Please consult with your Physician/OBGYN for additional information.
Occasionally, after a woman has had a tubal ligation (also known as “having your tubes tied”), she has a change of heart and wants to get pregnant. Although tubal ligation patients are advised beforehand that the procedure is permanent, the fallopian tubes can sometimes be reopened using a procedure called tubal reversal, tubal sterilization reversal, or tubal reanastomosis.
A tubal reversal can also be used to repair a portion of the fallopian tubes damaged by disease. If the tubal problem is the only cause of a woman’s infertility, a successful tubal reversal can cure it.
Whatever the reason for a tubal reversal, the procedure is the same. Reversals for infertility are usually performed laparoscopically through a small incision in the abdomen. The blocked portion of the tubes is removed and the two healthy ends are joined, hopefully creating a whole, healthy fallopian tube.
Tubal reversal patients typically require a brief post-surgical hospital stay.
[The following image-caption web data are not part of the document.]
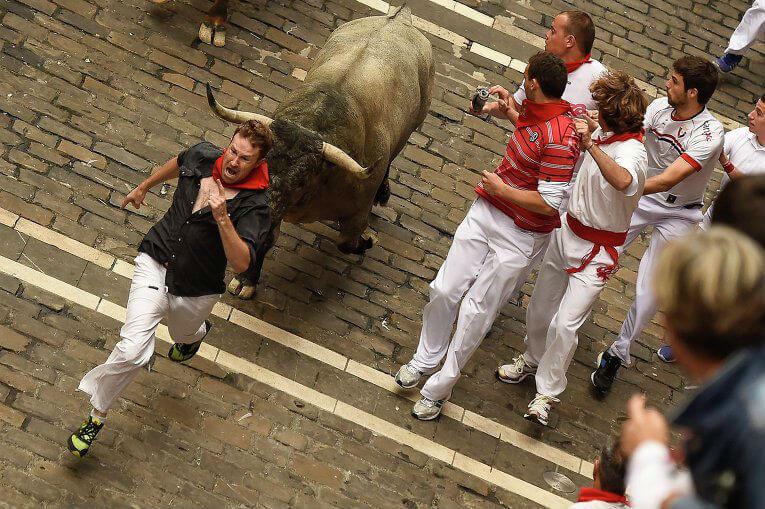 В Испании начались забеги быков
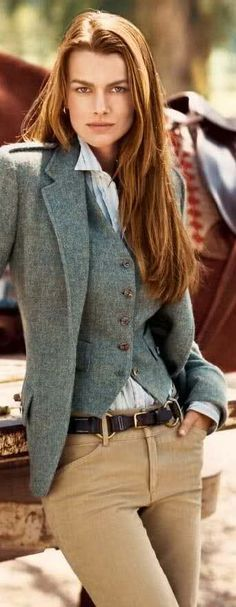 Ralph Lauren: perfect business casual look. If only the blazer and vest were black Style Work, Mode Style, Style Me, Look Fashion, Winter Fashion, Fashion 2014, Fashion Styles, Womens Fashion, Estilo Tomboy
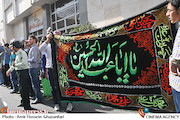 تجمع مقابل وزارت ارشاد در اعتراض به اکران فیلم رستاخیز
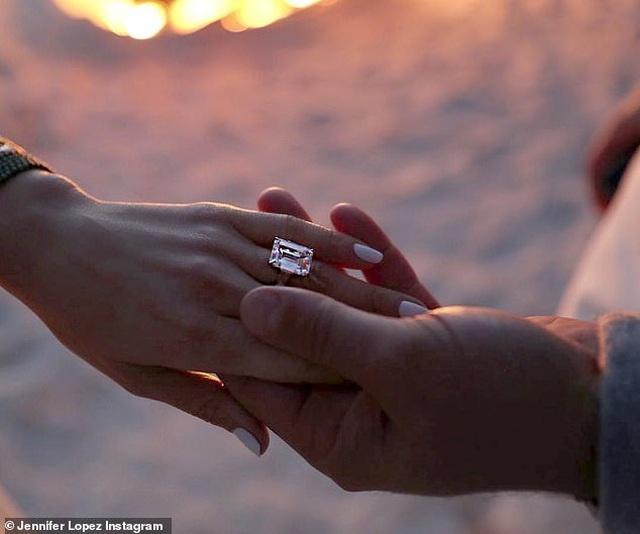Jennifer Lopez hé lộ khoảnh khắc bồ trẻ cầu hôn - 5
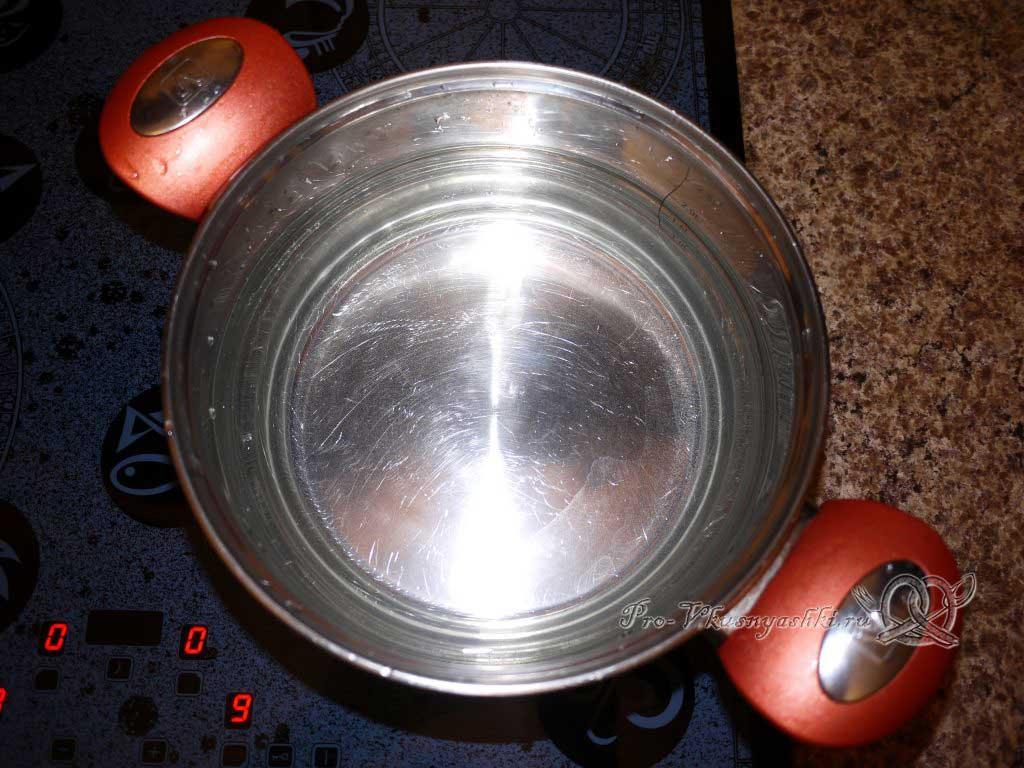 Вареный картофель с зеленью и маслом - кипятим воду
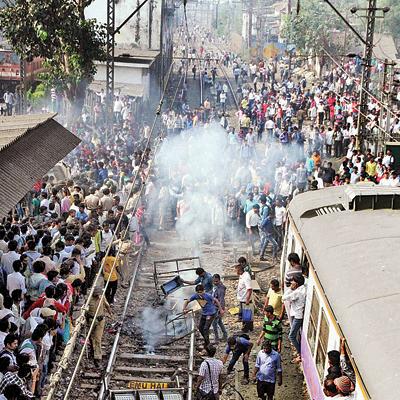india-rail-protest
They can usually return to normal daily activities within a few days to a couple of weeks, depending on their condition.
The success of any fallopian tube procedure depends largely on the location and extent of the blockage and the presence of other fertility problems. The success of a tubal reversal is related to the tubal ligation method that was used, how recently it was performed, and the woman’s age-related fertility. In other words, the older the woman, the less likely she is to conceive under any circumstances. Other factors include the presence of scar tissue or other disease in the pelvic area and the surgeon’s level of skill.